HERRERA, Gabriel Alonso de.
NO COPY IN THE US
Libro de agricultura.Toledo, Juan Ferrer, 1551.
Folio. ff. (iv) 194 (i.e., 197), lacking final blank. Large Gothic letter, double column. T-p in red and black within woodcut frame, children and putti above, male figures holding scrolls at sides, and grotesques with portrait medallion beneath; decorated initials. Fore-edge of t-p repaired, occasional inoffensive browning, intermittent light water stains to lower inner and a few outer corners, couple of oil stains to lower blank margin. A good copy, on thick paper, in C18 sheep, later label, extremities worn. C17 ex-libris of the Jesuit College of Granada and casemark ‘B’ to upper blank margin, dry-stamp ‘De la libreria de D.F. Caballero Infante’ to outer margin of t-p, Lawes Agricultural Trust stamp to pastedowns (Rothamsted collection).
A good copy of this scarce C16 bestselling manual in Castilian on the best practice and secrets of agriculture—‘one of the fundamental texts of the Spanish Renaissance’ (Rodilla, ‘La Medicina’, 437). Gabriel Alonso de Herrera (1470-1539) was a Franciscan agronomist and brother to the humanist Hernando and the musician Diego Alonso de Herrera. He is most renowned for this ‘Libro de agricultura’, first printed in 1513, which underwent 12 editions in the C16 alone and was translated into Latin, Italian, French and English. It was a compilation based on a variety of agricultural and medical sources, including Greek (Galen and Hippocrates), Arabic (Avenzoar and Avicenna), and Latin ‘De re rustica’ authors (Columella, Cato, Varro and Palladius). Following the classical tradition, Herrera presented a holistic view of the agronomist as knowledgeable in the cultivation of crops and trees, techniques for making soil and water suitable for agriculture and horticulture (how to fix defects in wine), the forecast of adverse weather conditions, farming and herbal medical remedies. He also injected into this solid tradition new ideas—based on contemporary agricultural theories and his own experience—concerning the identification of high-quality seed which should be grown separately from the rest to improve the quality of crops, as well as plant reproductive morphology, i.e., he believed that plants could be masculine or feminine. The intended readership was ‘on the one hand…the more or less rich landlords; but, on the other hand, the medical advice it offers and the therapeutic evaluation it performs of each plant suggest that its interlocutors were the “farmers of towns and villages where the presence of a doctor was inconceivable”’, an illiterate audience to whom this matter was reported orally and whom Herrera sought to reach more easily, for the first time in Europe, by using the vernacular (García, ‘El Libro de Agricultura’, 6, 10). A pioneering, enormously influential agricultural manual.
####################
▸ **Parts of the exercise**
a. Answer these from the description of Herrera's Libro de agricultura:
(i) Who printed the 1551 edition, and in what city?
(ii) In what year was the Libro de agricultura first printed?
(iii) To what religious order did Gabriel Alonso de Herrera belong?
b. Continue the description of Herrera's Libro de agricultura from its last sentence.

▸ **Excerpted records**
####################
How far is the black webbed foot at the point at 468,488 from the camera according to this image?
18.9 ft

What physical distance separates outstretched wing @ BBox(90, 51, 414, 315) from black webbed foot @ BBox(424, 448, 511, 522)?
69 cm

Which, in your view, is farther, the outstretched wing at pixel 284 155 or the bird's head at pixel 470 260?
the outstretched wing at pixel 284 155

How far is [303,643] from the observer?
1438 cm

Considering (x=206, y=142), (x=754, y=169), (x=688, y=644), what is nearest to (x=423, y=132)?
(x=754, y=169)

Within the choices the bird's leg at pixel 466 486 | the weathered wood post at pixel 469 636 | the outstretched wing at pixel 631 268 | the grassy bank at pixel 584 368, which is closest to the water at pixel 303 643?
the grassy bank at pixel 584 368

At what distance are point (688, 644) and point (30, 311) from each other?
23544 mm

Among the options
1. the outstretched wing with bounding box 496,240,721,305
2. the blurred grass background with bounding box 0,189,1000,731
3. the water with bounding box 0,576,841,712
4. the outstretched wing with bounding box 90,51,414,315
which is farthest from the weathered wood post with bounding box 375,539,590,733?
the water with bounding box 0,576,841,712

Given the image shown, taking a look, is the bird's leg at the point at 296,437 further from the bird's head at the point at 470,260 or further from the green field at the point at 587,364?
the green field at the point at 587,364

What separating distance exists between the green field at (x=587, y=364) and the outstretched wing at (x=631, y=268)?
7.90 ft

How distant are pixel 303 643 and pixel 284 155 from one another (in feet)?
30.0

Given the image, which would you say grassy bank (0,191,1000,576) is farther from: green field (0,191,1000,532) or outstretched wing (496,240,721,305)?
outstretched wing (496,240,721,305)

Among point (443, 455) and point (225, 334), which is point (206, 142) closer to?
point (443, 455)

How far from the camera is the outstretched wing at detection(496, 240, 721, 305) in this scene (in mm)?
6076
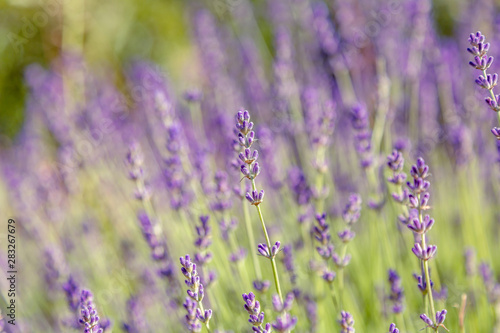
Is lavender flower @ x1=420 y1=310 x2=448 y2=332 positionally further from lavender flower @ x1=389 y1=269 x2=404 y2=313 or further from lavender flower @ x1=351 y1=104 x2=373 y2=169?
lavender flower @ x1=351 y1=104 x2=373 y2=169

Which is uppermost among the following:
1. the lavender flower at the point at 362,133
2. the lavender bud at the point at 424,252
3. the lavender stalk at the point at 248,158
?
the lavender flower at the point at 362,133

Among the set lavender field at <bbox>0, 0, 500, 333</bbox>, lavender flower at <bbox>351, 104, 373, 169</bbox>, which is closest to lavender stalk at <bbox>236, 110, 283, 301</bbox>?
lavender field at <bbox>0, 0, 500, 333</bbox>

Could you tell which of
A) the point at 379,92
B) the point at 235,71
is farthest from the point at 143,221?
the point at 235,71

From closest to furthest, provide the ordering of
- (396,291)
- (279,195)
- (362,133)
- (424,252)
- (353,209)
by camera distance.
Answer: (424,252)
(396,291)
(353,209)
(362,133)
(279,195)

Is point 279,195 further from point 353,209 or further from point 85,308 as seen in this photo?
point 85,308

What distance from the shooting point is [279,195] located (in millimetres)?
3152

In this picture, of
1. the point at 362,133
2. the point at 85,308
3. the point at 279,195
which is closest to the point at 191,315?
the point at 85,308

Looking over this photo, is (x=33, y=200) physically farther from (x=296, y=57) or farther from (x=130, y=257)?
(x=296, y=57)

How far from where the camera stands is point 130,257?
307 cm

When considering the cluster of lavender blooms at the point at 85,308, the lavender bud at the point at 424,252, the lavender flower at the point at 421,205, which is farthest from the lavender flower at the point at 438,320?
the cluster of lavender blooms at the point at 85,308

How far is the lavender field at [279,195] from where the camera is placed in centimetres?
182

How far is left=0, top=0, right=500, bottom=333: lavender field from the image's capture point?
1823mm

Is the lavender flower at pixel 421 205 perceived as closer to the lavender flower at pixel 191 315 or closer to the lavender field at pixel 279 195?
the lavender field at pixel 279 195

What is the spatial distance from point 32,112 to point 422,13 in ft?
11.0
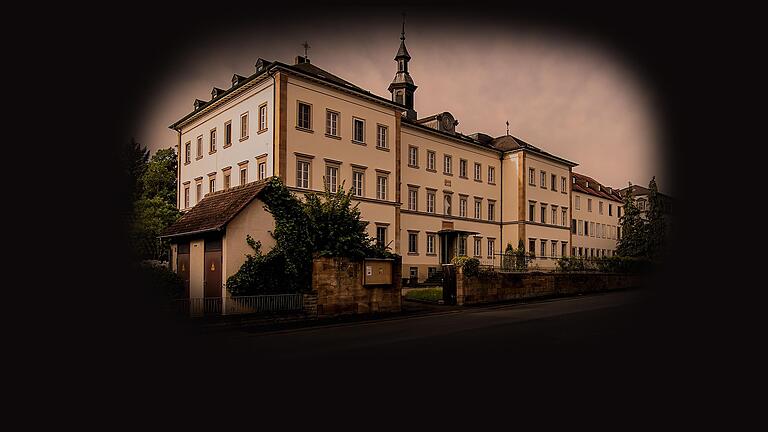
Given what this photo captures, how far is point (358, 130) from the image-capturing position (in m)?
26.1

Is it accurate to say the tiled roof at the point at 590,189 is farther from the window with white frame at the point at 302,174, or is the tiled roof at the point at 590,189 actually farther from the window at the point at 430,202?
the window with white frame at the point at 302,174

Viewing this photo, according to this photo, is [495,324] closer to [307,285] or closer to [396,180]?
[307,285]

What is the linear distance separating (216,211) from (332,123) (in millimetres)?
10755

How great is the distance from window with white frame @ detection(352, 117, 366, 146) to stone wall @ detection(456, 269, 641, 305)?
398 inches

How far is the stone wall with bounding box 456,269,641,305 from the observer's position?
62.6 feet

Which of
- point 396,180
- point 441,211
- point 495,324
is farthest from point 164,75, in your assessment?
point 441,211

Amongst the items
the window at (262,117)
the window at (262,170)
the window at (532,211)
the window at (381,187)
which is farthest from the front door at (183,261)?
the window at (532,211)

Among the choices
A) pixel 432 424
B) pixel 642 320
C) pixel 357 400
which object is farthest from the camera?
pixel 642 320

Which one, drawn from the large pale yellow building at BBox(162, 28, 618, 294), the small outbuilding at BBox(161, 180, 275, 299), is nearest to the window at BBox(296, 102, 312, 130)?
the large pale yellow building at BBox(162, 28, 618, 294)

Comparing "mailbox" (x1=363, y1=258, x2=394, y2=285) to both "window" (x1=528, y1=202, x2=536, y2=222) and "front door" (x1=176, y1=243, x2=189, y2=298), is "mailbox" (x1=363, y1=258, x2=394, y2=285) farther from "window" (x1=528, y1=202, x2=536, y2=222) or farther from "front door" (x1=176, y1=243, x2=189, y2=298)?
"window" (x1=528, y1=202, x2=536, y2=222)

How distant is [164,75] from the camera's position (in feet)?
13.6

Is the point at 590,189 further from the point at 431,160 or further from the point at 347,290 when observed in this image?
the point at 347,290

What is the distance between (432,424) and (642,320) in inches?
156

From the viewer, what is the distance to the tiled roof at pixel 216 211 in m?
14.3
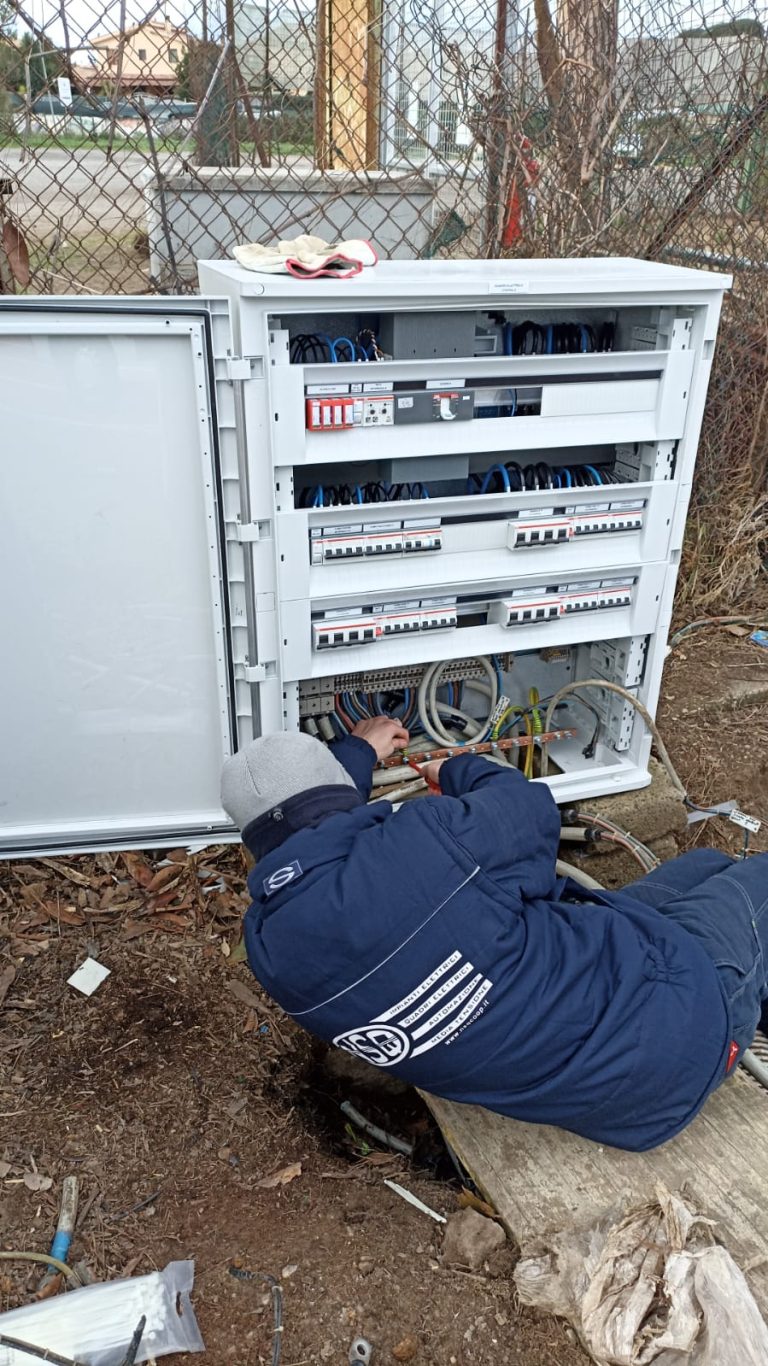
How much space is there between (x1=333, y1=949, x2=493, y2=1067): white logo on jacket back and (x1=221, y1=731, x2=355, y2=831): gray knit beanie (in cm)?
44

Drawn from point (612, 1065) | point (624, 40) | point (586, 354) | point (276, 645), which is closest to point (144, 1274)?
point (612, 1065)

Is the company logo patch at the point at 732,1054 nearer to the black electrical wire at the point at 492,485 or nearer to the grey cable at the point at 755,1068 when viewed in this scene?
the grey cable at the point at 755,1068

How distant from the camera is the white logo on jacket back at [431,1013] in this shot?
1720 millimetres

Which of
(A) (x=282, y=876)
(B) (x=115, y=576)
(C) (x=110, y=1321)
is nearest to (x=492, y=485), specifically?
(B) (x=115, y=576)

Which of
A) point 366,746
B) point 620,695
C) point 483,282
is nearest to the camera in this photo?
point 483,282

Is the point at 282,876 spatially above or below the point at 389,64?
below

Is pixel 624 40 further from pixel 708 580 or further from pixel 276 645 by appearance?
pixel 276 645

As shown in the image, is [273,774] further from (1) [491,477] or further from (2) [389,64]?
(2) [389,64]

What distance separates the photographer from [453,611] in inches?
115

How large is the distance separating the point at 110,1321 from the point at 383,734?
1586 mm

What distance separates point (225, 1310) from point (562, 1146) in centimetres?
79

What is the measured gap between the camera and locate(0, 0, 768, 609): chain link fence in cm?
377

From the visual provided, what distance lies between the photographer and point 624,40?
175 inches

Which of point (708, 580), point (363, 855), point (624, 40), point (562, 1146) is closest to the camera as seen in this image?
point (363, 855)
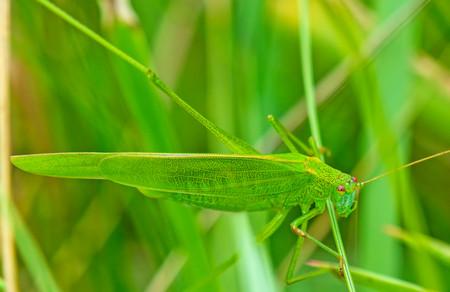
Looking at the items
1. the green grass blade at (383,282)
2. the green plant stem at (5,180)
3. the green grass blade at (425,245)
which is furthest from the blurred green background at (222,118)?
the green grass blade at (383,282)

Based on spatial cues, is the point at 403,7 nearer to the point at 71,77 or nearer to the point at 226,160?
the point at 226,160

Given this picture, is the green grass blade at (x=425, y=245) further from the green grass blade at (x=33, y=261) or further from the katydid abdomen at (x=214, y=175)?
the green grass blade at (x=33, y=261)

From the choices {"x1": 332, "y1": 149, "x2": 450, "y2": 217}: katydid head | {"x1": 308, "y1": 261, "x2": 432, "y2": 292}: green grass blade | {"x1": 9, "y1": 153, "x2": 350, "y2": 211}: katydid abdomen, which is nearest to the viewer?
{"x1": 308, "y1": 261, "x2": 432, "y2": 292}: green grass blade

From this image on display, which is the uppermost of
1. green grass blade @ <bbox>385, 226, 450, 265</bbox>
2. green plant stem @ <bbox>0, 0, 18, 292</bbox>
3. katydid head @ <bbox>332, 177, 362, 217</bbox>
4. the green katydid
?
green plant stem @ <bbox>0, 0, 18, 292</bbox>

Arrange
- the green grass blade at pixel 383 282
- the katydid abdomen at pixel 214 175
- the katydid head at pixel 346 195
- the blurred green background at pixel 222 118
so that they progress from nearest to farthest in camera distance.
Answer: the green grass blade at pixel 383 282, the katydid abdomen at pixel 214 175, the katydid head at pixel 346 195, the blurred green background at pixel 222 118

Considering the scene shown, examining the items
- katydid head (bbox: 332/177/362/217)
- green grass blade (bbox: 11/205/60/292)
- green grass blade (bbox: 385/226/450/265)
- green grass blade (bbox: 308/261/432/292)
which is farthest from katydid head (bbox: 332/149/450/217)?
green grass blade (bbox: 11/205/60/292)

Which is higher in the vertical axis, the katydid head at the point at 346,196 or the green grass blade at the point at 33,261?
the green grass blade at the point at 33,261

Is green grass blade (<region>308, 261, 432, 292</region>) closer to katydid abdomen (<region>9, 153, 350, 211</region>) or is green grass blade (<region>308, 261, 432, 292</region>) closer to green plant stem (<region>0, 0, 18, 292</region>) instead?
katydid abdomen (<region>9, 153, 350, 211</region>)

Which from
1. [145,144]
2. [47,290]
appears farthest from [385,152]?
[47,290]
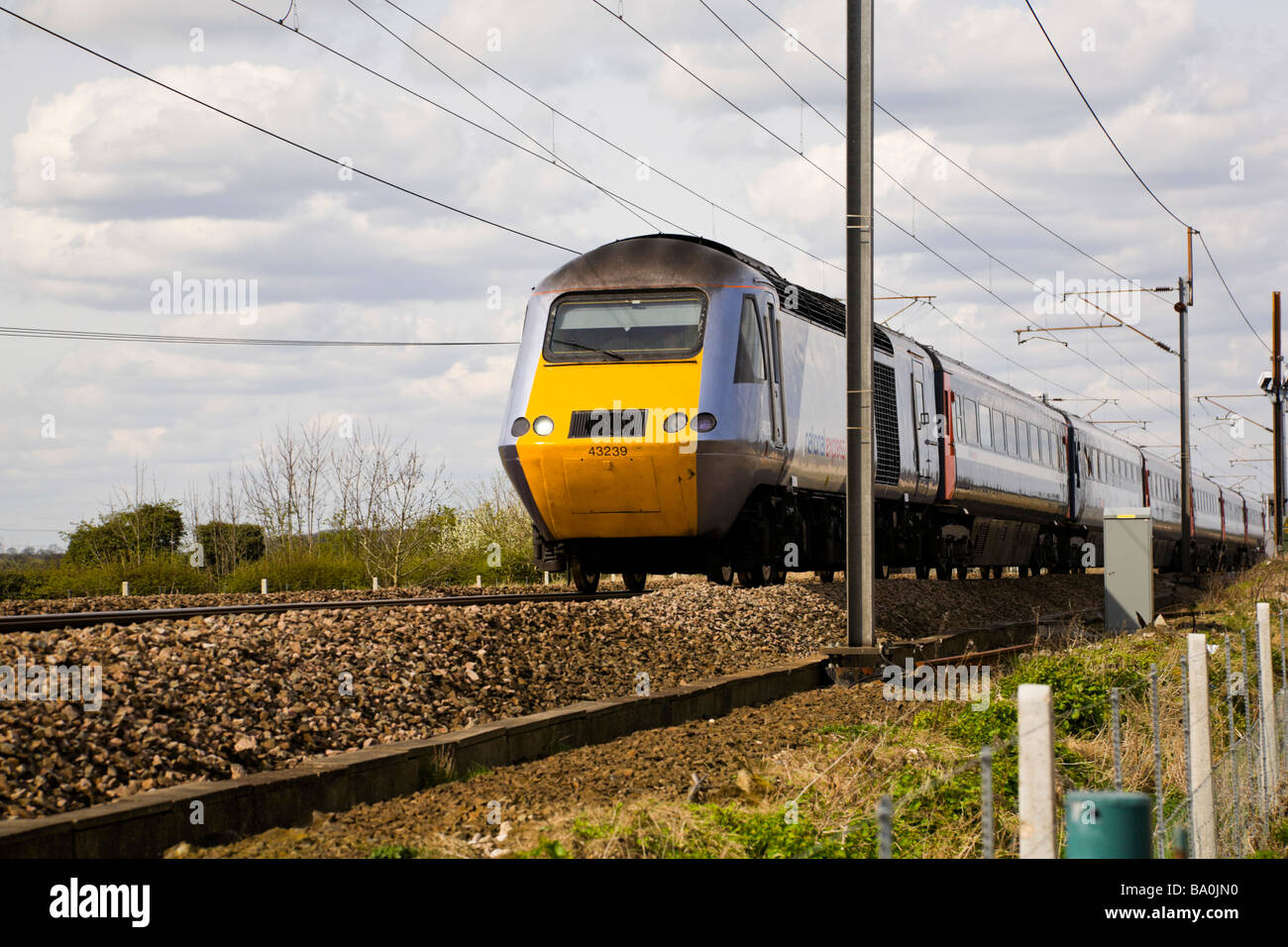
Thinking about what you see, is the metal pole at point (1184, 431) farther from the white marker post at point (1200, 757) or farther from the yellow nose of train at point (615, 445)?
the white marker post at point (1200, 757)

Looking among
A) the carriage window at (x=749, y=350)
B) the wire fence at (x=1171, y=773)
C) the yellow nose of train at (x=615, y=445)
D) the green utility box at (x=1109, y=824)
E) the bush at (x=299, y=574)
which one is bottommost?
the wire fence at (x=1171, y=773)

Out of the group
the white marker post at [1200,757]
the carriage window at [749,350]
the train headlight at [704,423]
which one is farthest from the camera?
the carriage window at [749,350]

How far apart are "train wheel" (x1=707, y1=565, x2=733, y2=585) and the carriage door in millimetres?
5793

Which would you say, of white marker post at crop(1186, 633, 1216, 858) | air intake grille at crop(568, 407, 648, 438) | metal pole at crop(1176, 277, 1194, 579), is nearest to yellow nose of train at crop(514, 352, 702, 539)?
air intake grille at crop(568, 407, 648, 438)

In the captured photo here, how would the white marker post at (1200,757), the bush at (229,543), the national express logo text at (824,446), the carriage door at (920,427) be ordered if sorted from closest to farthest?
the white marker post at (1200,757), the national express logo text at (824,446), the carriage door at (920,427), the bush at (229,543)

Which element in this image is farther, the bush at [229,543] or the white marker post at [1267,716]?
the bush at [229,543]

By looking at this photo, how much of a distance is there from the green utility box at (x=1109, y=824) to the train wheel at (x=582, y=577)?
12970 mm

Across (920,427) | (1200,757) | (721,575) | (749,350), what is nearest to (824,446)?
(721,575)

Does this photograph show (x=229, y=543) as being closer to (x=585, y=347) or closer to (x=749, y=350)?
(x=585, y=347)

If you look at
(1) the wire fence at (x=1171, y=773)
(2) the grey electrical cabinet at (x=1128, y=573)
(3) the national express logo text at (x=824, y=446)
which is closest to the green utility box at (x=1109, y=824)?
(1) the wire fence at (x=1171, y=773)

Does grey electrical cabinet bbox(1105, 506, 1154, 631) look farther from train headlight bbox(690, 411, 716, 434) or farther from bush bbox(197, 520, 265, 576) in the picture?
bush bbox(197, 520, 265, 576)

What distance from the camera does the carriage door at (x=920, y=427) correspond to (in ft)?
71.1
####################
▸ **Task responses**
a.
(i) Juan Ferrer, in Toledo.
(ii) 1513.
(iii) He was a Franciscan.

b.
This copy belonged to D. Francisco de Paula Rojas y Caballero-Infante (1832-1909), a Spanish industrial engineer.No copies recorded in the US. Palau 114096; Wilkinson, Iberian Books, 406; Simon 339; Wellcome I, 3135-3137 (1558, 1584 and 1620 eds). Not in BM STC Sp., Oberlé, Bitting or Durling. M. Quirós García, ‘El Libro de Agricultura de Gabriel Alonso de Herrera: un texto en busca de edición’, Criticón 135 (2015); B.M. Gutiérrez Rodilla & M. Quirós García, ‘La Medicina en el Libro De Agricultura de Gabriel Alonso de Herrera’, Romance Philology 71 (2017), 437-66.